Now everyone knows "some pervert" stole Saeki's uniform, and Kasuga is dying with shame and guilt. Furthermore, the weird, creepy, and friendless girl of the class, Nakamura, saw him take the uniform. Instead of revealing it was him, she recognizes his kindred deviant spirit and uses her knowledge to take control of his life. Will it be possible for Kasuga to get closer to Saeki, despite Nakamura's meddling and his dark secret? What exactly does Nakamura intend to do with him?

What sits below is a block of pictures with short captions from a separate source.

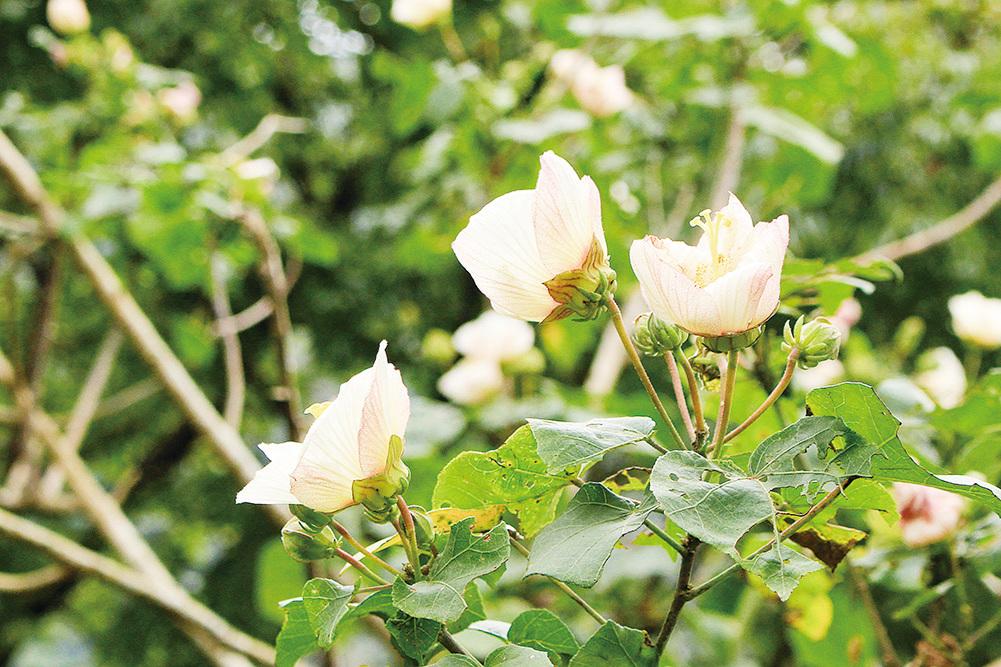 山芙蓉被稱為千面美人。(台北市政府公園大地科)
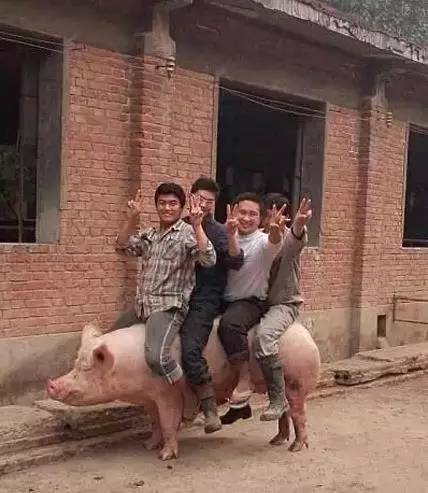你们考虑过猪的感受吗啊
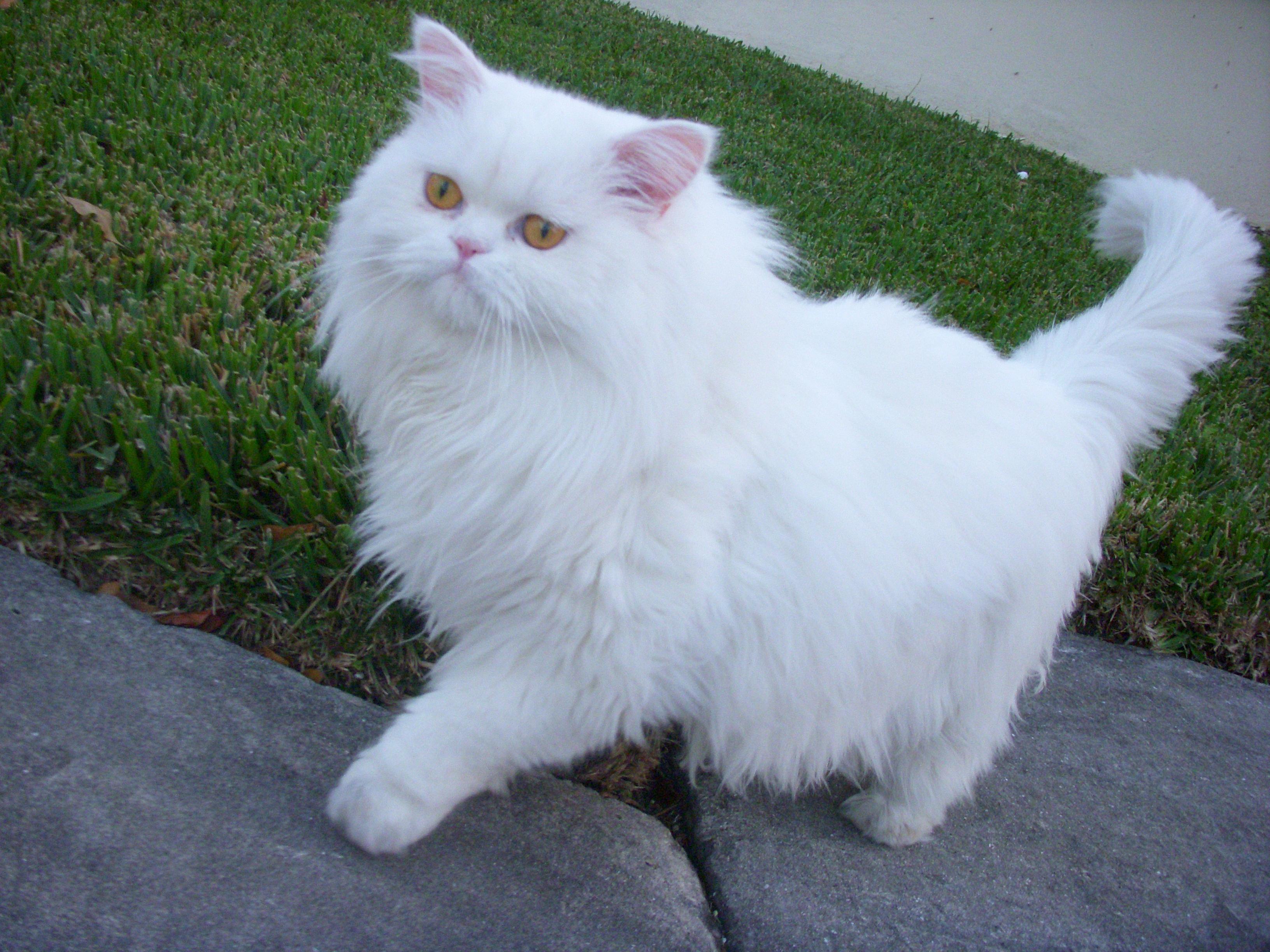 صورة قطط شيرازى , جمال القطط الشيرازى فى البيت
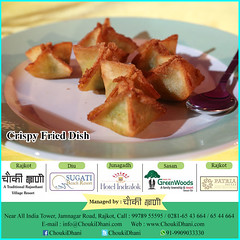 Crispy fried food dish (ChoukiDhani) Tags: food foodie foodlover tasty healthy delicious crispy goldenbrown fried party celebration specialevents crunchy alluring best fooddishes resort hotel motel restaurant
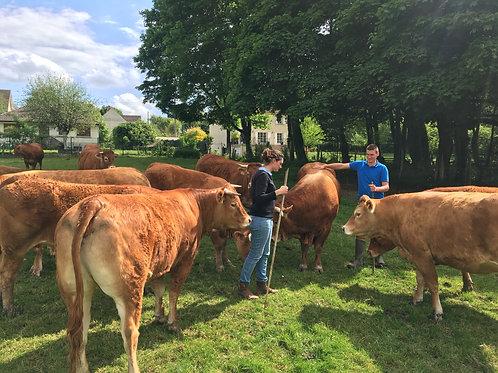 Colis de viande de vache - Retrait à la ferme le 19 décembre - France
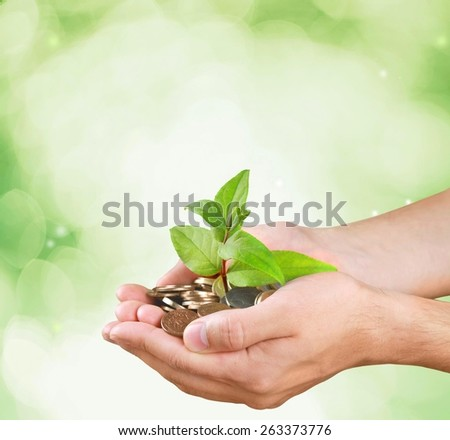 Money. Palms with a tree growing from pile of coins with green background - stock photo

Aku no Hana was published in English as The Flowers of Evil by Vertical Inc. from May 8, 2012 to October 14, 2014. The publisher has been rereleasing the series in omnibuses since October 31, 2017. It was published in Italian as I Fiori del Male - Aku no Hana by Panini Comics under the Planet Manga imprint from November 9, 2013 to February 7, 2015, and in Spanish as Las Flores del Mal by Norma Editorial from September 26, 2014 to July 22, 2016. It has been published in French as Les Fleurs Du Mal by ki-oon since January 12, 2017.
I will mainly write about why I love the scenario and characters and why I preferred the second part, the one which has never been adapted into anime. For this purpose, I am going to spoil the whole story, so don't read this unless you have finished the manga.
I moderately liked the beginning of the manga because I did not really understand what the characters wanted (the MC in particular) and it seemed to me that they were acting irrationally. The escalation of catastrophic risk taking was fine but not enough to make me love the manga and I think I was right because the
rest of the manga gives a new meaning to this part which is in fact a mere introduction.
To me, it tells the story of boy who is introvert/asocial but not deeply abnormal and who cultivates his uniqueness because he fails to fit in. He believes that if he can't be as good as a normie than the other normies, it means he has a different/superior fate and he convinces himself that his "thing" is poetry, something the others can't understand. He finds a place for the pretty girl he fancies in this thinking pattern, calling her his "muse" (which is quite ridiculous). The MC is therefore at first pretty unhappy and lonely but comfortably confined in his simplistic relation with the rest of the world and vaguely in love with some girl he doesn't really know. This distance between them, which should be a source of pain, actually comforts the idea he has made of himself and make the situation more coherent and convenient than if he tried to seduce her.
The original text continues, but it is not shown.